What needs to be done:
Give the lines starting with the line containing "What is the measured" and going on through the end of the rows as a JSON list of strings, one string per line, leaving out blank lines.

[Stored entries]
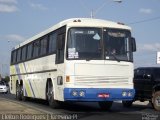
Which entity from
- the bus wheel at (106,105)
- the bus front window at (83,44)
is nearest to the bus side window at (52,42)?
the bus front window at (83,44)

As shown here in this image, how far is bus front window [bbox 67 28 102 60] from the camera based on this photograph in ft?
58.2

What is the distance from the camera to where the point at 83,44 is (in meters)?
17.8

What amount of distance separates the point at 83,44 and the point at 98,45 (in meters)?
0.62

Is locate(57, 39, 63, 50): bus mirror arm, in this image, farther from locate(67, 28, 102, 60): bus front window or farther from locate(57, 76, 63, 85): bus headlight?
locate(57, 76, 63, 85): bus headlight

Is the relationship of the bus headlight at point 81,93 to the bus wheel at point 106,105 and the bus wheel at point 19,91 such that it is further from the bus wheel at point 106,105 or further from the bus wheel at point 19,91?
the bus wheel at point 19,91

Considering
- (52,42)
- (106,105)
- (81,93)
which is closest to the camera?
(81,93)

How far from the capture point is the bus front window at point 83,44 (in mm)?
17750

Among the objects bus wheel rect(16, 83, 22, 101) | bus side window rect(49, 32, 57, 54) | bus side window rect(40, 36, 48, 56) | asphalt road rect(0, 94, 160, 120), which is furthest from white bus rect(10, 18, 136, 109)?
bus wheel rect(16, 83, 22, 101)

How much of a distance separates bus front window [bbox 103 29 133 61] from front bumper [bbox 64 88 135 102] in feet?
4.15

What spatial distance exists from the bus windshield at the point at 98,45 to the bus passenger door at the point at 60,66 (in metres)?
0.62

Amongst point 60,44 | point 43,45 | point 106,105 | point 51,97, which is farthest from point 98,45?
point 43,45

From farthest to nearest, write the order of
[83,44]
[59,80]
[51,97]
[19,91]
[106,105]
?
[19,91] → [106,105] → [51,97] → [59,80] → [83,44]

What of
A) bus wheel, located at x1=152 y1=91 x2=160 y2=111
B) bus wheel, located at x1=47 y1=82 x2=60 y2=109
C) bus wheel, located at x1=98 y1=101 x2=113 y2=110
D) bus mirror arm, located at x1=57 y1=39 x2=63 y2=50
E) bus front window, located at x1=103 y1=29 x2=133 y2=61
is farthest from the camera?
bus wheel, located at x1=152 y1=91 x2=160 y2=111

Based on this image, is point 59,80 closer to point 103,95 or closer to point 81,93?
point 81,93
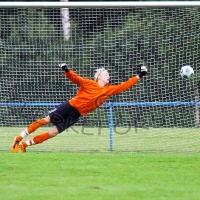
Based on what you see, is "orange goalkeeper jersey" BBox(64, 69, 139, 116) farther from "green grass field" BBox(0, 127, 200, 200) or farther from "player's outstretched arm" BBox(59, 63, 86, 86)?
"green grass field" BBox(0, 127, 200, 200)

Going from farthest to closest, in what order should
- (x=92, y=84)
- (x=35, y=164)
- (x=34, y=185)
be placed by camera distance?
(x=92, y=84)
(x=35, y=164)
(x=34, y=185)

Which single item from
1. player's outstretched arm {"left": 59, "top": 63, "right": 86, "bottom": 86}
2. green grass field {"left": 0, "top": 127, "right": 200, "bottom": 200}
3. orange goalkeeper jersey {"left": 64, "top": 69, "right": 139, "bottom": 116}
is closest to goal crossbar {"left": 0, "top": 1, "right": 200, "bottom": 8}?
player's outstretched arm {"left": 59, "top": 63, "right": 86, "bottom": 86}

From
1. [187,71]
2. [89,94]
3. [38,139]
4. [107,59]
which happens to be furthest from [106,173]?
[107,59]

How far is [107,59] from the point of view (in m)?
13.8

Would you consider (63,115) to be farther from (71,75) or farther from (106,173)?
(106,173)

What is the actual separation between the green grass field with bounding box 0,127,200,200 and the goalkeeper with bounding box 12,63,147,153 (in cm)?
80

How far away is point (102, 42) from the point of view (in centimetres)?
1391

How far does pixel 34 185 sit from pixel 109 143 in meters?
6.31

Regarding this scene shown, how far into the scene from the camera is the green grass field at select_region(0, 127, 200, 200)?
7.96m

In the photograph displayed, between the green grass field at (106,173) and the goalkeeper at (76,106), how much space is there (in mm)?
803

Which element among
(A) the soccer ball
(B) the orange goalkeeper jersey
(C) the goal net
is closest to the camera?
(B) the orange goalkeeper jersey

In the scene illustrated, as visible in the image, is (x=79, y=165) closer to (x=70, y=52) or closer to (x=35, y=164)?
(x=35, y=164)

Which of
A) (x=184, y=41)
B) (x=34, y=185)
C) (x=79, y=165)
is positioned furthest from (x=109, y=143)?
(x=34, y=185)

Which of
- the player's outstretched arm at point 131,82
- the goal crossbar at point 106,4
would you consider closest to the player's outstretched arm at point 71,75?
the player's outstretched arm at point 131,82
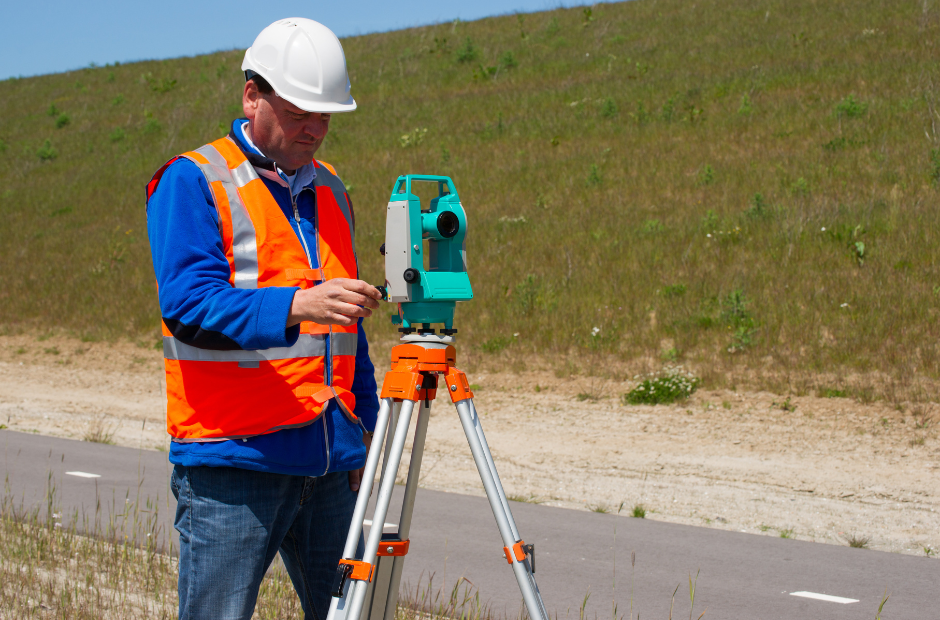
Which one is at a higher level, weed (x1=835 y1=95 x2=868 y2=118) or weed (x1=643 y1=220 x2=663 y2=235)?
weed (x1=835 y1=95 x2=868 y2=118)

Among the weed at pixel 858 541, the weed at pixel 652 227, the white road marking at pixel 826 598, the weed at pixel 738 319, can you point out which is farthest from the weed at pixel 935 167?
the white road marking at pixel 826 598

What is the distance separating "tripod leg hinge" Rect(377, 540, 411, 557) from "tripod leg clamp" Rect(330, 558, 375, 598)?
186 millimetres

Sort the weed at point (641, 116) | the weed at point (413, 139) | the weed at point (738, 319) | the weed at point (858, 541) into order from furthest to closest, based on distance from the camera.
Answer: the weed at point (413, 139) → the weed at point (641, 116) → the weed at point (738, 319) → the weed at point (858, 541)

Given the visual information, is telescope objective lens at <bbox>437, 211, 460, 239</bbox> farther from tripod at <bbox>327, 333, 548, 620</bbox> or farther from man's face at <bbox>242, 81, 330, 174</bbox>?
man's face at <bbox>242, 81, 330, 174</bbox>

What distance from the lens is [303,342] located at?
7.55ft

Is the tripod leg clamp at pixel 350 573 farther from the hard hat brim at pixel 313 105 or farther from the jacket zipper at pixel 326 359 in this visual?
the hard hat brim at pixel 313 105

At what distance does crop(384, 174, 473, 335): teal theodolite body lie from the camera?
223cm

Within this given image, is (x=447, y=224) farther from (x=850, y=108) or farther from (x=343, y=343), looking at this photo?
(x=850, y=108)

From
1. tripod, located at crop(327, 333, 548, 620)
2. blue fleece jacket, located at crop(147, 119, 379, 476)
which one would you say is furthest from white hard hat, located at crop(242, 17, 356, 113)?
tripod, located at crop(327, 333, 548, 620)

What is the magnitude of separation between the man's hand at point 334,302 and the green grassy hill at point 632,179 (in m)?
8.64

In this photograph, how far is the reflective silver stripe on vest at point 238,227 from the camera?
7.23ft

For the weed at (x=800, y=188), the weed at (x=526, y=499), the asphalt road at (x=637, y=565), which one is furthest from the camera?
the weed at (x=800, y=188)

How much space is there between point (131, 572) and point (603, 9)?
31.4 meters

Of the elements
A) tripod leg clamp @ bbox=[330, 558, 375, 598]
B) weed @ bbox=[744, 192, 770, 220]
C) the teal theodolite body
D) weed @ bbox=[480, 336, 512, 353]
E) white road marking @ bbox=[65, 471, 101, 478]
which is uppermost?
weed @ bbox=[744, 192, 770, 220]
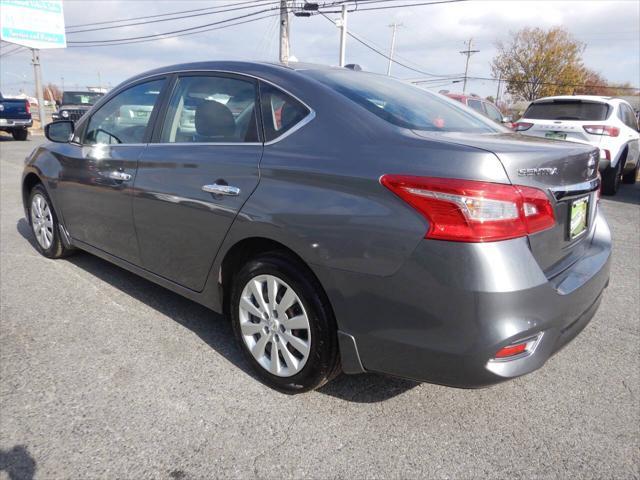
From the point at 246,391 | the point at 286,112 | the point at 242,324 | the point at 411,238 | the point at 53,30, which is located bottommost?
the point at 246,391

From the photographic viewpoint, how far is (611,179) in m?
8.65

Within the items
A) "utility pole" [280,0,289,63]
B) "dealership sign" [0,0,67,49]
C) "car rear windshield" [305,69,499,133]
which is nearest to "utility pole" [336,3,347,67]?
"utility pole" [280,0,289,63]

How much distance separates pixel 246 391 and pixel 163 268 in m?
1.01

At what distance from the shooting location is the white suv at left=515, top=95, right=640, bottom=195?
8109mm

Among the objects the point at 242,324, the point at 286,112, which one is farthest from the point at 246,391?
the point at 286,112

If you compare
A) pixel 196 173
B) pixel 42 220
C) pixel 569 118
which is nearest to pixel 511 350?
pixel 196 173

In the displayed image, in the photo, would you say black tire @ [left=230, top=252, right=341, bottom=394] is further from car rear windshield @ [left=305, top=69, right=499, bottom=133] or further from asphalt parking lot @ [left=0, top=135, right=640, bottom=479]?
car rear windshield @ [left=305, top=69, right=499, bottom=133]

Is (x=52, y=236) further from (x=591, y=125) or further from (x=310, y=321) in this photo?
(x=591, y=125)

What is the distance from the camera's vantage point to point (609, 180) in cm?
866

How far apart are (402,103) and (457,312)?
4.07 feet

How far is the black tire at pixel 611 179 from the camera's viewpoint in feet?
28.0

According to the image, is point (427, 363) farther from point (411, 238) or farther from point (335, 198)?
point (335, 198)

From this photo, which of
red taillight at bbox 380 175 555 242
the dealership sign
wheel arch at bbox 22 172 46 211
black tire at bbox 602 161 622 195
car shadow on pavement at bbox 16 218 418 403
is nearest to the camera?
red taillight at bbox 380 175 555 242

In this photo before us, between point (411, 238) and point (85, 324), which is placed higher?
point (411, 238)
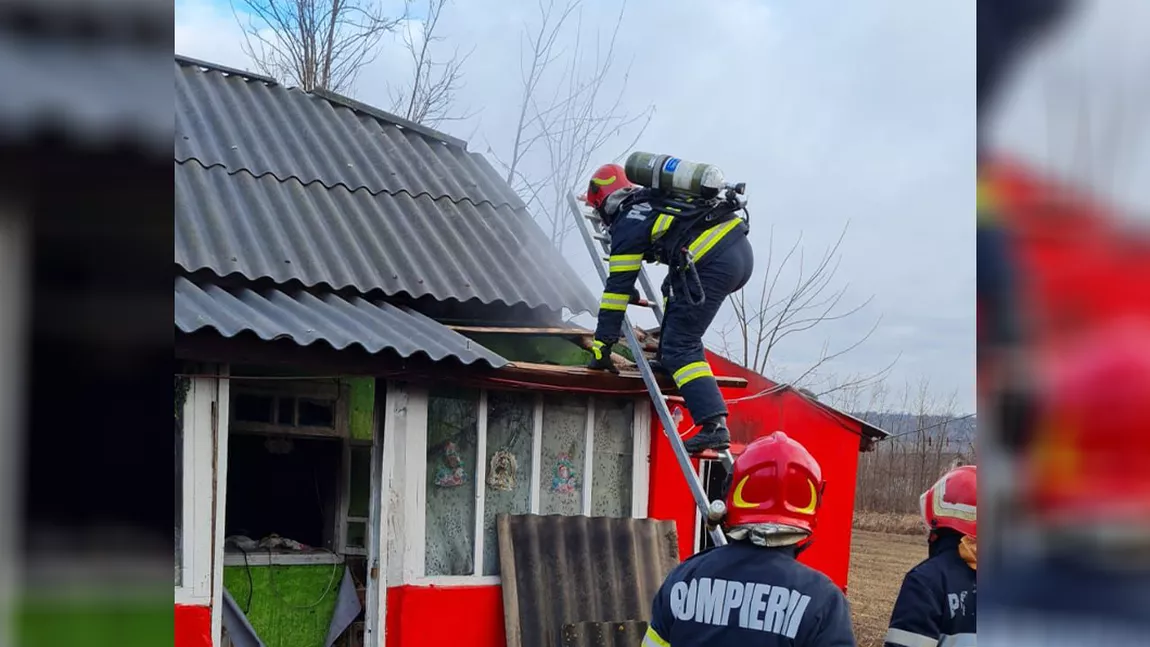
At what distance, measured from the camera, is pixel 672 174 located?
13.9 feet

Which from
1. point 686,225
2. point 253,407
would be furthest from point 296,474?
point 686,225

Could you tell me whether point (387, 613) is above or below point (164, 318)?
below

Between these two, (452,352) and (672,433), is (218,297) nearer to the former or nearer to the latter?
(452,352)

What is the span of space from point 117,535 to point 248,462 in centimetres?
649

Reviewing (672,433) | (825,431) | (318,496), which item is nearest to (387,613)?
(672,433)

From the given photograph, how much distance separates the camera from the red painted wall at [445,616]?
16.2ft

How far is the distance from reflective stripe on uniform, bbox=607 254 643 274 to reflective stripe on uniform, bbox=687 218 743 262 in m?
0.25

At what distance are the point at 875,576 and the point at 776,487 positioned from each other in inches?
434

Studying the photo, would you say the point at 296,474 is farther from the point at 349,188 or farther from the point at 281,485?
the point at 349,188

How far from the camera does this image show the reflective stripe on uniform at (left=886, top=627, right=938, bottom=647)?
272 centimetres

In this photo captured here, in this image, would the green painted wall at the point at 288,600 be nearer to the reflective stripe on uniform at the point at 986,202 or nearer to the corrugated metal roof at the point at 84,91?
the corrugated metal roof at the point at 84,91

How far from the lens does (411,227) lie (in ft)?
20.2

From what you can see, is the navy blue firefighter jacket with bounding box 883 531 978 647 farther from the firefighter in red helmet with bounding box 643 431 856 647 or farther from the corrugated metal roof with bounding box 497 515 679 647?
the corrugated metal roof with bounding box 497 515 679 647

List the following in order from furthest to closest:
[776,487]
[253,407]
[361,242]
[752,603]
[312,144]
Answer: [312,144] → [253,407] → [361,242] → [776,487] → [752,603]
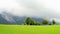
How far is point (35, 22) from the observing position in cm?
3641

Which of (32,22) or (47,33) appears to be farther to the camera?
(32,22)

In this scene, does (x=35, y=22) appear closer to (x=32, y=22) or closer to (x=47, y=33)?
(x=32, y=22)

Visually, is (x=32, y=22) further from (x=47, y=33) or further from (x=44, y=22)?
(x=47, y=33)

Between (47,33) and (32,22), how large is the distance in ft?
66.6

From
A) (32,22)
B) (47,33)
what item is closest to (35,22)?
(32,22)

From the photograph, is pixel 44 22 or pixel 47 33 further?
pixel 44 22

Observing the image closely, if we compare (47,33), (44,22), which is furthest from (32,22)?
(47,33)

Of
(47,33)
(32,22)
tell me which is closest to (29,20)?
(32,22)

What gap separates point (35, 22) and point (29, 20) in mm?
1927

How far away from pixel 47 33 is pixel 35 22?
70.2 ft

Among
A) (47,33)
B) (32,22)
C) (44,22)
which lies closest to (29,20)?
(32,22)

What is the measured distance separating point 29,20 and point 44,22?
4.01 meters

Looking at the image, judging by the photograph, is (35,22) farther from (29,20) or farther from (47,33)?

Complete answer:
[
  "What is the measured distance separating point 29,20 and point 44,22?",
  "4.01 meters",
  "Looking at the image, judging by the photograph, is (35,22) farther from (29,20) or farther from (47,33)?"
]